═══ Document excerpt
Friday, 12 October 2012

Reader's Letter Of The Day

I was drafting a post in my head in response to an article in this morning's Metro reporting that the IMF said that the pace of cuts should be slowed down to protect the economy (or words to that effect), but this reader's letter from the FT has saved me the bother:

Sir, Chris Giles points out that if the multiplier of government spending is greater than 1.0, the impact of fiscal austerity is economic contraction (“IMF forecast leaves chancellor in a fix”, October 10).

The implication is that government spending enjoys a uniform multiplier. Surely, the multiplier varies depending on the type of spending? Furthermore, some spending is more likely to end up as value added tax, personal or corporate tax than other spending.

Therefore, is there not any fine-tuning to be done when implementing fiscal austerity whereby, ceteris paribus, low multiplier spending should be cut before high multiplier spending and the best spending is that which enjoys a high multiplier and ends up as taxable income? Applying this level of fine-tuning may bring the UK back to perhaps zero growth from a current estimate of minus 0.6 per cent without adding to the deficit.

Jonty Crossick, London E1.


That's the whole point isn't it?

i. It's best to view "the government" as a collectively owned service provider, i.e. just another type of business, and start by looking at the benefit we get for each £1 spent. So it makes sense for a supermarket to replace the flooring in the retail areas every ten years, but it makes no sense to replace it in every warehouse every six months, and so on.

ii. If we start at the most basic level, the £20 billion we spend each year on police and prisons pays for itself a hundred times over, without this everything else would fall apart. The £10 billion we spend on road maintenance and the £5 billion we spend on refuse collection or street cleaning pay for themselves dozens of times over, regardless of how they are paid for.
══════
═══ Records provided
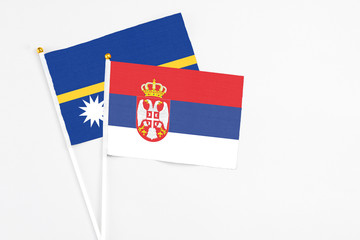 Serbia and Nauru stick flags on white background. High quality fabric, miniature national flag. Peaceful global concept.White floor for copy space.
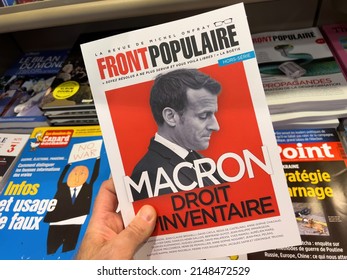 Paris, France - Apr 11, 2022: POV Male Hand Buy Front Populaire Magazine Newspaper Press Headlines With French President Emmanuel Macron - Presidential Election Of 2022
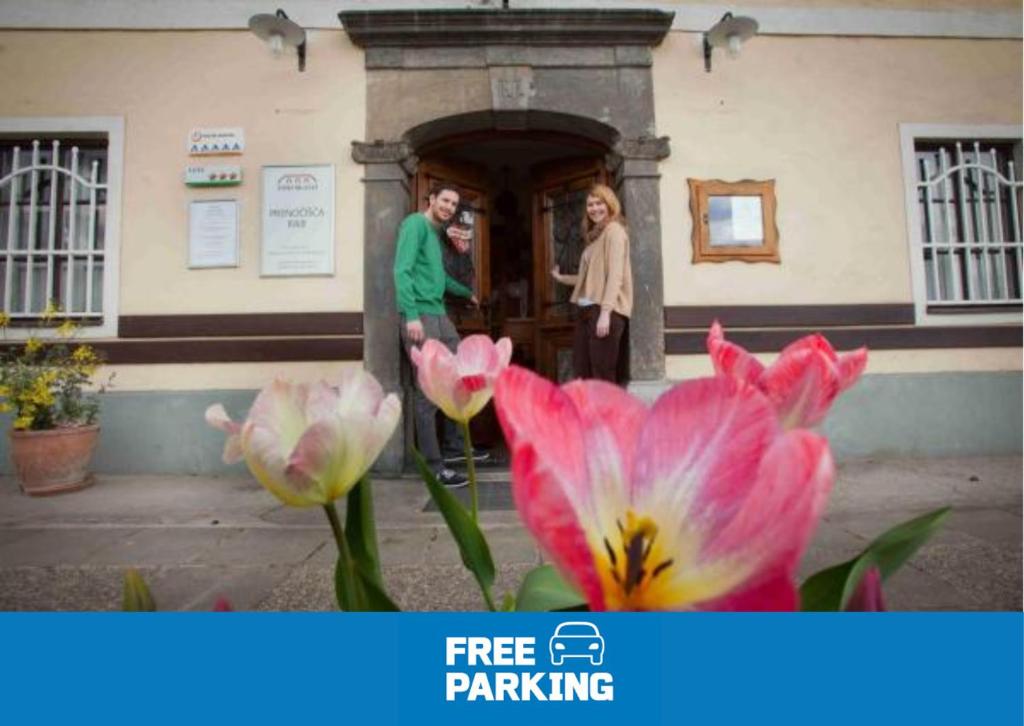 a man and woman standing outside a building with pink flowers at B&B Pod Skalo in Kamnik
══════
═══ Records provided
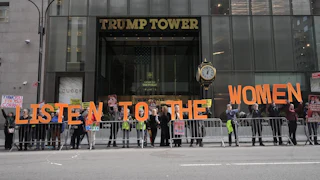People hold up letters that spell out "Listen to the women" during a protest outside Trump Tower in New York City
══════
Work instructions:
**a.** In the blog post on fiscal austerity, what is the current estimate of UK growth cited in the letter?
**b.** Which kinds of tax does the blog post on fiscal austerity name?
**c.** Pick up the blog post on fiscal austerity after its last sentence and keep writing.

Written responses:
**a.** Minus 0.6 per cent.

**b.** Value added tax, personal tax, corporate tax

**c.**
iii. As per usual, the best way of recovering the costs of these core functions is by charging for the corresponding increase in land rental values, and that is also the best way of identifying spending which passes his simple test: "the best spending is that which enjoys a high multiplier and ends up as taxable [rental values]".

iv. Sure, you can argue that there is waste in the police and prisons budget; that the police sometimes focus on the wrong sort of crimes; that there are some people in prison who are innocent or who ought not be there (all of this is true, although we do not know the precise degree); or that local councils don't always get the best deal with refuse collection companies (on the facts, I think they do) etc etc, these are separate topics.

v. At the other extreme is the one or two hundred billion spent/wasted each year on subsidies to banks; fakecharities; corporatists like welfare-to-work providers, windmill installers, MoD overspend, PFI projects; money paid to the EU, the UN; most third world aid, and so on.

vi. The taxpayer generally simply doesn't get any benefit or value for money for these things, and it is mathematically impossible for anything but a small fraction of this to come back as higher tax revenues. It's also highly unlikely that this type of spending boosts the rental value of land.

vii. And there are plenty of types of spending in between the two extremes, in particular transfer payments like welfare and pensions, which you could argue is not spending but negative taxation or, from a Georgist point of view, this is the dividend that each citizen gets in his capacity as co-owner of a mutual service provider and is thus not "spending" at all, in the same sense as police, prisons, roads, refuse collection definitely is spending. Some things, in particular education, are clearly of overall net benefit (up to a certain age - 14? 16? 18? who knows?) but I believe that standards would be improved if parents were given taxpayer-funded vouchers to spend as they wish. And some things, like the NHS are more akin to a low-cost mass insurance scheme.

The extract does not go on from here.